Whole cell lysates were prepared from A2780 or SKOV3 cells transfected with indicated siRNAs for 48 or 72 h. Western blotting using anti-cleaved PARP1 (Abcam, Cambridge, UK) and β-actin (Sigma–Aldrich) antibodies and subsequent detection were performed as described [46].
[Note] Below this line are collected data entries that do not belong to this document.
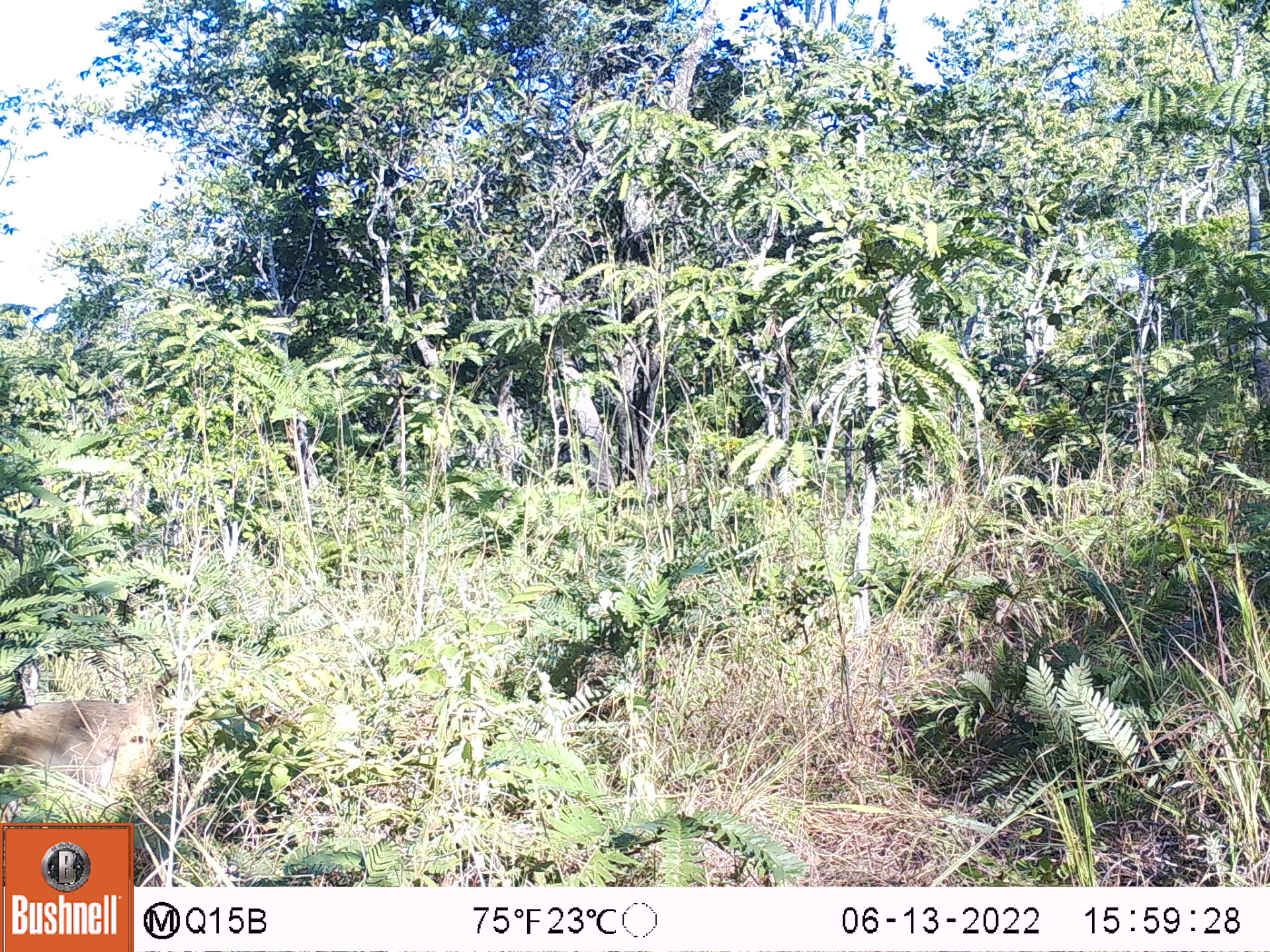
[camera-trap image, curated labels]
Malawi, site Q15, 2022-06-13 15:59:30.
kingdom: Animalia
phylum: Chordata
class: Mammalia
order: Primates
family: Cercopithecidae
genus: Papio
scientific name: Papio cynocephalus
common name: yellow baboon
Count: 1.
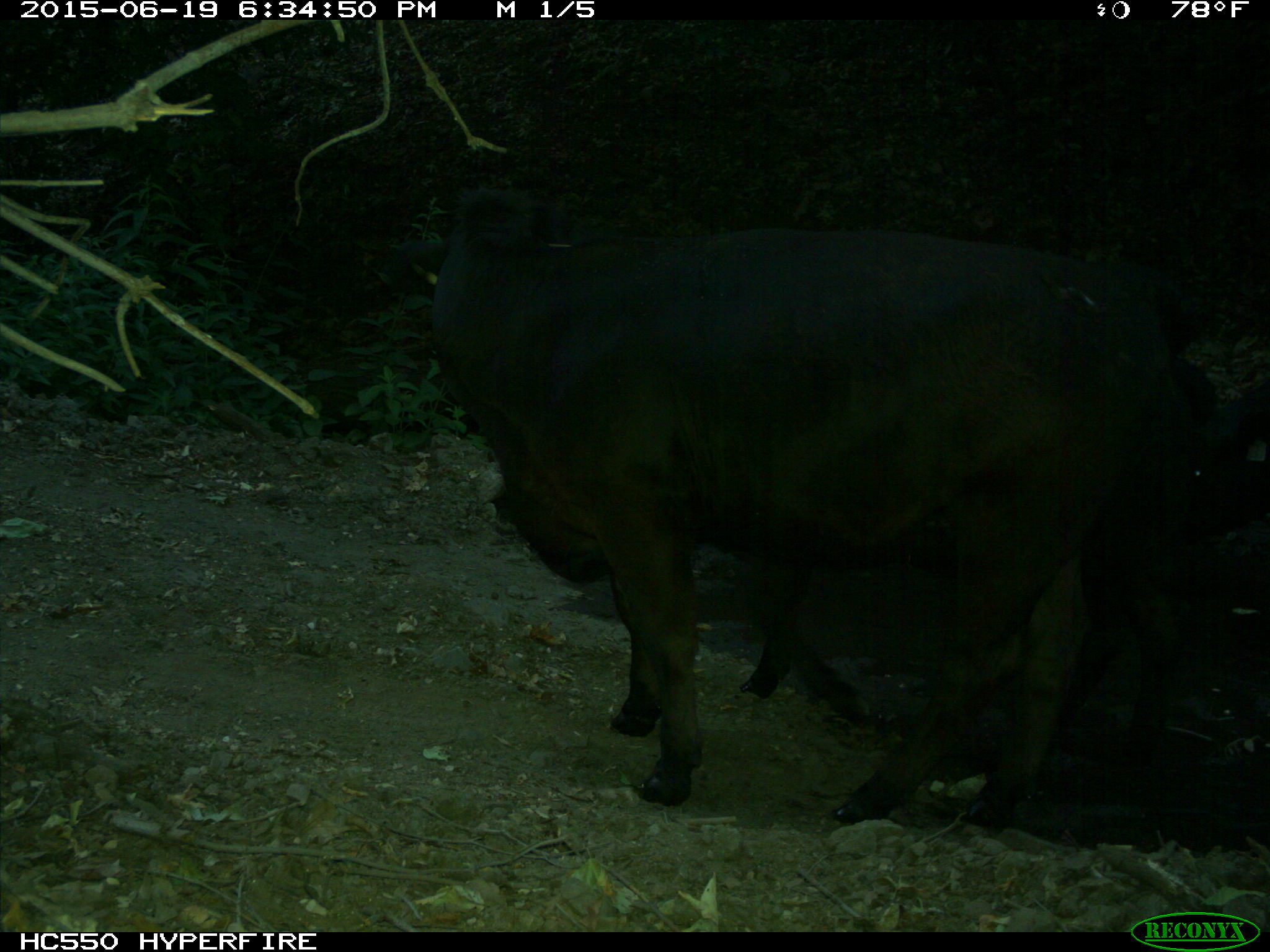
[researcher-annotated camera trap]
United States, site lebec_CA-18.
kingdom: Animalia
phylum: Chordata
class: Mammalia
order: Artiodactyla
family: Bovidae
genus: Bos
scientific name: Bos taurus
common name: domestic cow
4.8. In Vivo Tumor Formation and siRNA Treatment

All animal experiments were approved by the Animal Care and Use Committee of Saitama Medical University, and performed following the institutional Guidelines and Regulations. Female athymic mice (BALB/cAJcl-nu/nu) were purchased from CREA Japan Inc (Tokyo, Japan). A2780 cells (5 million cells per mouse) were mixed with an equal volume of Matrigel matrix (Corning, Corning, NY, USA) and injected subcutaneously into the side flank of 10-week-old female athymic mice. We inoculated A2780 cells subcutaneously into 20 female athymic mice, and tumors were generated in 15 mice. Then, we randomly assigned these 15 mice to the siControl (n = 7) or siOIN1 #1 groups (n = 8). siControl or siOIN1 #1 (5 μg each) was prepared with the GeneSilencer reagent (Gene Therapy System, San Diego, CA, USA) as described previously [49] and injected into the generated tumors twice a week. Three dimensions of tumor were measured twice a week, and tumor volumes were calculated using the following formula: 0.5 × largest dimension × intermediate dimension × shortest dimension.

4.9. Statistical Analysis

Statistical analysis was performed using two-way analysis of variance (ANOVA), or unpaired two-tailed Student’s t-test, as indicated. JMP 9.0.0 (SAS Institute) was used for statistical analysis.

5. Conclusions

In summary, we showed that OIN1 is a functional lincRNA abundantly expressed in ovarian cancer and functions as a tumor-promoting molecule by suppressing apoptosis, suggesting that OIN1 may be served as a potential diagnostic and therapeutic target for ovarian cancer.